Pénurie de carburant, vie chère, démission d’Ariel Henry, Port-au-Prince a manifesté 

Publié le 2022-09-07 | lenouvelliste.com

Plusieurs milliers de manifestants ont gagné les rues de Port-au-Prince ce mercredi 7 septembre. L’occasion pour les protestataires de dénoncer la pénurie du carburant, d’exiger la démission du chef du gouvernement Ariel Henry et de dire non à la politique mise en place par la banque centrale. Des proches de Pitit Desalin, d’anciens alliés d’Ariel Henry et d’anciens opposants à Jovenel Moïse ont été remarqués sur le macadam.

Jean-Charles Moïse a mis le cap sur Port-au-Prince après avoir réalisé plusieurs rassemblements dans la métropole du Nord. Dans ses prises de parole au Cap-Haïtien, Jean-Charles Moïse avait appelé à attaquer les banques qui, selon lui, sont responsables de la dépréciation de la gourde par rapport au dollar. Ce mercredi, l’ancien candidat à la présidence a exigé le retrait de la circulaire 114-2 de la BRH qui stipule que « les banques et les maisons de transfert sont tenues de payer les transferts internationaux en gourdes si le bénéficiaire reçoit le paiement à n'importe quel point de service (succursale, agence, bureau, kiosque) ou sur un instrument de paiement ». « Nous sommes dans les rues pour soutenir les revendications populaires. Haïti doit être un paradis pour tous, et non pour seulement 2% de la population alors que la majorité croupit dans la misère. La mobilisation ne va pas s’arrêter si les revendications ne sont pas satisfaites. Nous exigeons le retrait de la circulaire 114-2, la fixation du taux de change sous la barre de 100 gourdes pour un dollar, la disponibilité du carburant dans les stations et la démission d’Ariel Henry », a déclaré l’ancien maire de Milot Jean Charles Moïse.
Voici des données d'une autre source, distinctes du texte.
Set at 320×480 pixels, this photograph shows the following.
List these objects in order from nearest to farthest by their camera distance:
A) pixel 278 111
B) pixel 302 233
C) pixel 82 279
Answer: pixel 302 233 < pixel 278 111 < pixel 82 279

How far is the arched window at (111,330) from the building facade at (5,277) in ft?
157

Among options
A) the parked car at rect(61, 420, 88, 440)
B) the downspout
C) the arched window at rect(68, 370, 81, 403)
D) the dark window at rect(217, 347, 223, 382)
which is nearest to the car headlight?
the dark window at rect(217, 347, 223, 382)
Armel Rémy, signataire de l’accord de Montana, présent également dans les rues, a déploré la détérioration des conditions de vie de la population. « Le peuple haïtien ne peut plus supporter cette misère et cette souffrance. Ce gouvernement n’a apporté aucune amélioration face à cette situation. En conséquence, Ariel Henry et son équipe doivent partir et laisser la place à d’autres dirigeants », a-t-il exigé.

« Nous avons faim. Les prix des produits de première nécessité flambent. Nous ne pouvons pas acheter de matériel scolaire pour nos enfants. Le carburant s’achète au prix fort. Nous exigeons le départ du PM Ariel Henry », a, pour sa part, pesté un manifestant, alors que la marche s’approchait de Pétion-Ville.
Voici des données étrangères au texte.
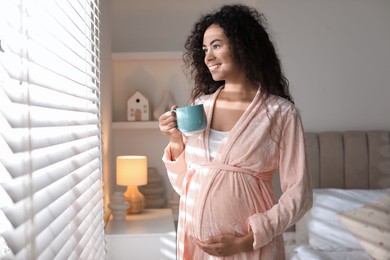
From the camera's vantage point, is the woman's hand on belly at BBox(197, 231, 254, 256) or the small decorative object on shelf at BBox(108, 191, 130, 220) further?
the small decorative object on shelf at BBox(108, 191, 130, 220)

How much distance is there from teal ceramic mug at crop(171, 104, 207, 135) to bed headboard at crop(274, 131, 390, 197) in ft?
5.68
La manifestation de ce mercredi a démarré à la rue Capois, devant les locaux de l’ambassade de France. Ensuite les protestataires se sont rendus au carrefour de l’aéroport, en passant par Lalue et Nazon. Ils ont également arpenté la route principale de Delmas en direction de Pétion-Ville, la rue Panaméricaine, Bourdon. La police a fait usage de gaz lacrymogène pour repousser des manifestants qui voulaient se rendre dans les parages de la résidence officielle du Premier ministre à Musseau. Les forces de l’ordre ont lancé des grenades lacrymogènes en direction des protestataires qui ont riposté par des jets de pierre. Des protestataires ont également caillassé le local de la Unicarte à la rue Faubert et d’autres entreprises et commerces à Delmas et à Pétion-Ville.
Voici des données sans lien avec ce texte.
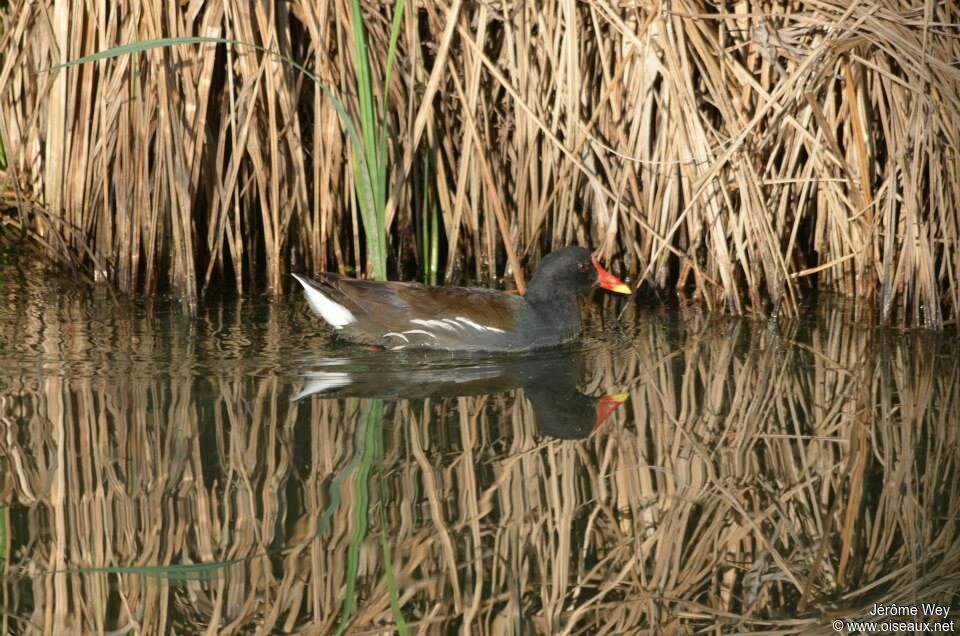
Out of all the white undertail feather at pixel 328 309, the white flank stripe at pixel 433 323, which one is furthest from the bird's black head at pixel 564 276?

À part la région métropolitaine, des protestations ont eu lieu également dans d’autres villes du pays, notamment aux Cayes, à Jérémie, à Jacmel, à Saint-Marc, à Hinche, au Cap-Haïtien, à Port-de-Paix. Des scènes de pillage ont été rapportées à Jérémie où l’on a recensé également trois blessés. La ville de Port-de-Paix compte également pas moins de trois blessés au cours de cette journée de protestation.